▶ [TASK TO COMPLETE]
Continue the text about the PA-CAT entrance exam, picking up right after its final sentence.

▶ [TEXT FOR ANALYSIS]
* * *
The Physician Assistant College Admissions Test (PA-CAT) is an entrance exam used by a few Physician Assistant programs. (PA Programs Currently Using the PA-CAT)
- The PA-CAT is administered year round and is available at more than 5,000 test centers and at home through remote proctoring. The PA-CAT measures general academic ability and scientific knowledge necessary for success in the demanding Physician Assistant curriculum. The PA-CAT covers the following subjects: Anatomy, Physiology, General Biology, Biochemistry, General and Organic Chemistry, Microbiology, Behavioral Sciences, Genetics, and Statistics.
- The PA-CAT should be scheduled only after all prerequisite courses are successfully completed and the applicant has had 4-6 months to study. If the resulting date would be later than the launch date of your program’s centralized application, then deferral to the next year is highly recommended.
*Note to Pre-PA students: As you build your PA schools list, our office recommends applying to programs that allow you to take the same entrance exam.
* * *
[Records from a dataset]
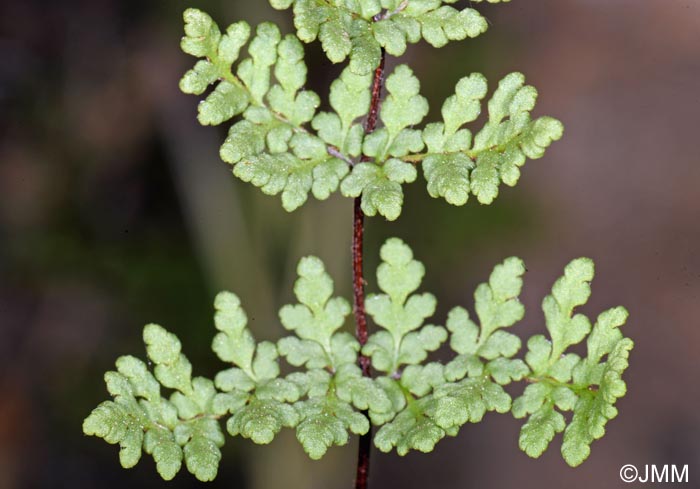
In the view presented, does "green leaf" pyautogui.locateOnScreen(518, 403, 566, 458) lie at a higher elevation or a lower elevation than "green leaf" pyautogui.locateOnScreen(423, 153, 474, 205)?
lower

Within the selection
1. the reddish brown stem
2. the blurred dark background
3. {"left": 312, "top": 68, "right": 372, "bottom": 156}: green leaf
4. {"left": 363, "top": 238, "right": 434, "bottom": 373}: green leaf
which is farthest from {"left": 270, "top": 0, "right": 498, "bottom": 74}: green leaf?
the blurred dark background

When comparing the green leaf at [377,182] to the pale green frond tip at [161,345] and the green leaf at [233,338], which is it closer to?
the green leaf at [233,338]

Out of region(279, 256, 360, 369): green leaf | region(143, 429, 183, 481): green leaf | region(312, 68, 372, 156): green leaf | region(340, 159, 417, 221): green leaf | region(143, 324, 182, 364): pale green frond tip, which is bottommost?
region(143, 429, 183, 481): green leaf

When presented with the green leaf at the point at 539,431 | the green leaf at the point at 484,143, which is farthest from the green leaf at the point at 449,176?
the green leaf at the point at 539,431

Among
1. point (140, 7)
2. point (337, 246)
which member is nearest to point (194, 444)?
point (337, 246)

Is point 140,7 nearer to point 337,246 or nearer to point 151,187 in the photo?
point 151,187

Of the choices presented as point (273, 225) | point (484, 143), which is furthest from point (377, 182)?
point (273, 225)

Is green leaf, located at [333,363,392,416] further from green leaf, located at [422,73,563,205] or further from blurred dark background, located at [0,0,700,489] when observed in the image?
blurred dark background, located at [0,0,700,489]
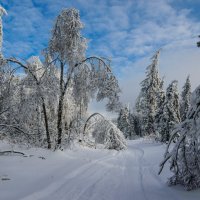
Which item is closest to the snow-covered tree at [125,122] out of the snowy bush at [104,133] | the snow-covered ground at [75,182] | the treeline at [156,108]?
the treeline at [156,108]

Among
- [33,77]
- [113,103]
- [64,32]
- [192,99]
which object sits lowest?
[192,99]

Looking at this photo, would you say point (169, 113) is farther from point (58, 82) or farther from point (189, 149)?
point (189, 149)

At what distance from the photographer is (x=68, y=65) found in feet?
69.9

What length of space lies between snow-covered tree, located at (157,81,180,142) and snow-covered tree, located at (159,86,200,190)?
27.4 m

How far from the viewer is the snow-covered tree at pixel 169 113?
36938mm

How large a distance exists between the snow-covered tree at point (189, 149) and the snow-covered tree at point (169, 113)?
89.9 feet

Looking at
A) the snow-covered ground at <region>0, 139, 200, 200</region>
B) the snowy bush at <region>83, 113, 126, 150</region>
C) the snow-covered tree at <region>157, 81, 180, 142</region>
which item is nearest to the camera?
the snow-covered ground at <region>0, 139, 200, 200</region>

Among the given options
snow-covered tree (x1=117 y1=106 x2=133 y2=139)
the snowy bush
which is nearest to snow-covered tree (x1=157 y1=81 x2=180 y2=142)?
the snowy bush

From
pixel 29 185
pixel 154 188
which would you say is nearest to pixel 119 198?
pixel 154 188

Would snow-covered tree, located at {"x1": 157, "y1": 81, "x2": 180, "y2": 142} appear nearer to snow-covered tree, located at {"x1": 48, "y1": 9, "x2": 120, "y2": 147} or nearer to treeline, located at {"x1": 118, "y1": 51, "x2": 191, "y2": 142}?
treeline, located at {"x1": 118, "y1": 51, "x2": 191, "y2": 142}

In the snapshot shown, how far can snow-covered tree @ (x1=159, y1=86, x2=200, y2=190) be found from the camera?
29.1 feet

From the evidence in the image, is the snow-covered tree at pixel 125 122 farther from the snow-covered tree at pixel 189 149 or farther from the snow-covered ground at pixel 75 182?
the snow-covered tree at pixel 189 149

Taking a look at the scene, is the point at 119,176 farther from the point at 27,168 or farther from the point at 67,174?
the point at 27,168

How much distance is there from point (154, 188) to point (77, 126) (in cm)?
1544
* * *
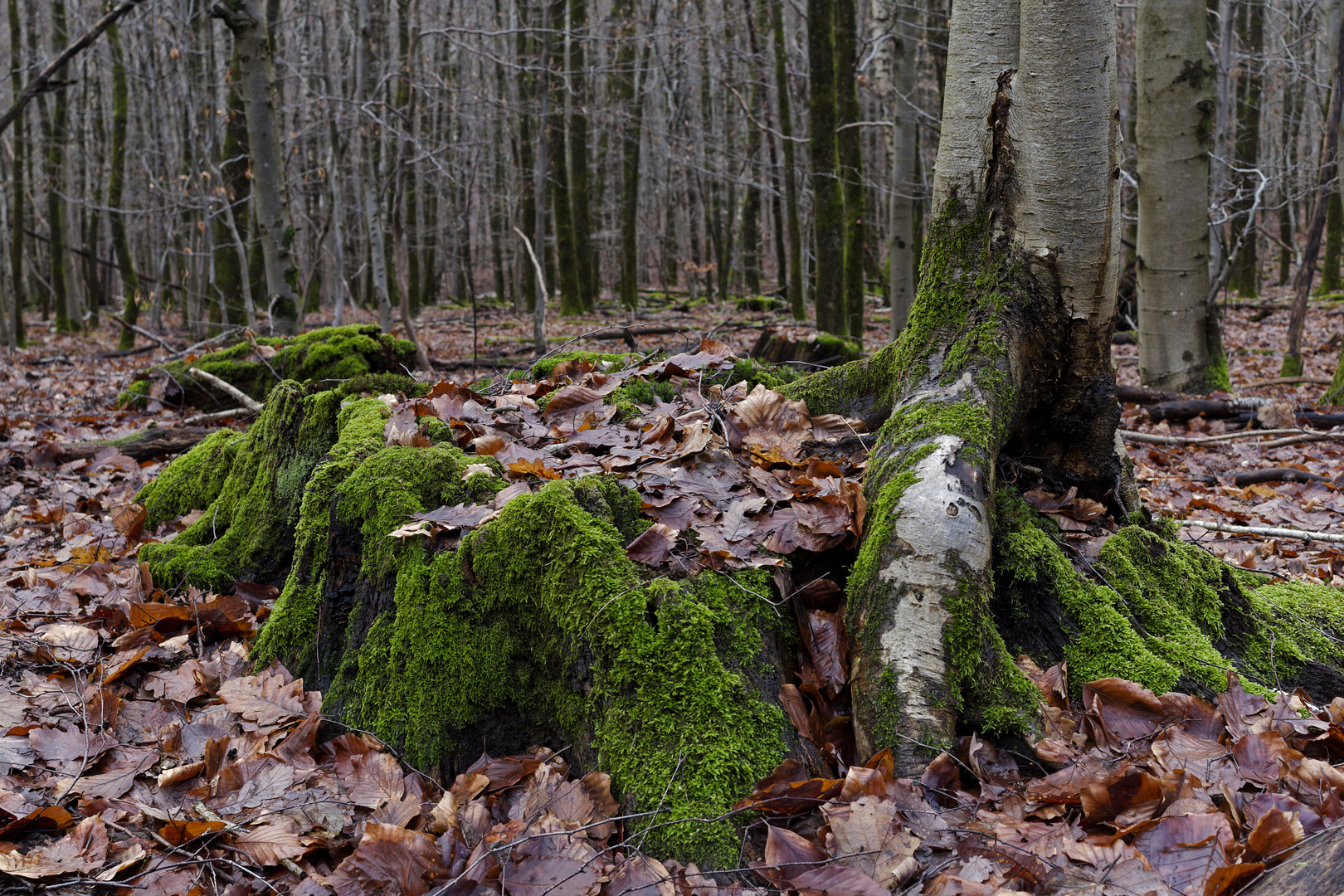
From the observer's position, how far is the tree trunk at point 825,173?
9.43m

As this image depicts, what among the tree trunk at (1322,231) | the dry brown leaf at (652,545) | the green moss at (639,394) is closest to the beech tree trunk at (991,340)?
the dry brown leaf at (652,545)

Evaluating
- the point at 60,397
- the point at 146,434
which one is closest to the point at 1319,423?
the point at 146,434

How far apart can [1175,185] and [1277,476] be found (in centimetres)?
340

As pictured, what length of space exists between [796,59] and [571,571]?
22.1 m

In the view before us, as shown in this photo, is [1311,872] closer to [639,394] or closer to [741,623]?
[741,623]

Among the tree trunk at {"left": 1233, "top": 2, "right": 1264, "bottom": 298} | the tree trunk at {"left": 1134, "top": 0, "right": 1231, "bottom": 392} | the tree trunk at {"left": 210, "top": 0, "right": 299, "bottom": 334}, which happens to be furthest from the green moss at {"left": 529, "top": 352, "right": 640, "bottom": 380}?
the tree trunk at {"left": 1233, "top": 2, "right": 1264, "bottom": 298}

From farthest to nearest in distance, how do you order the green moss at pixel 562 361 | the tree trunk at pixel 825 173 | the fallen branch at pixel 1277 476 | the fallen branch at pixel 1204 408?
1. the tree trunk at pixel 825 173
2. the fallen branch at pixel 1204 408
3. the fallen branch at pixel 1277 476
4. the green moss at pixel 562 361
* * *
▶ [EXPECTED ANSWER]
PA Applicants can begin to prepare for their application cycle by participating in the PreMed and PreHealth Advising Application Readiness Program. This includes completing a Qualtrics Self-Assessment form (provided by your Pre-PA Advisor), which encourages students to reflect on academic and experiential preparation for their designated health profession program.
After students complete their self-assessment, they will be invited to set up an Application Readiness Meeting (ARM). This 45-minute meeting will allow the applicant to meet with their advisor to discuss their self-assessment and plan for the upcoming application cycle. This will also be a great time to ask questions about the CASPA application, GRE, and other elements of the application process.
PA Application Readiness Timeline*
December 15th: Self-Assessment survey due.
January 31st: Deadline to complete required Application Readiness Meeting with your individual PreMed/PreHealth Advisor
*To be completed in your application year
Individual Letter Processes
As composite letters of evaluation (I.e., Committee Letter or Letter Packet) are not a traditional piece of a PA school application, those applying to PA programs will apply with individual letters of recommendation. Please do not request individual letters through MAP. Instead, follow the instructions in CASPA.
PA Applicants are required to submit a minimum of 3 letters of evaluation, and a maximum of 5. Please review the individual letter requirements of the programs you are applying to. Common examples of letter-writers include faculty members, PAs, supervisors, etc.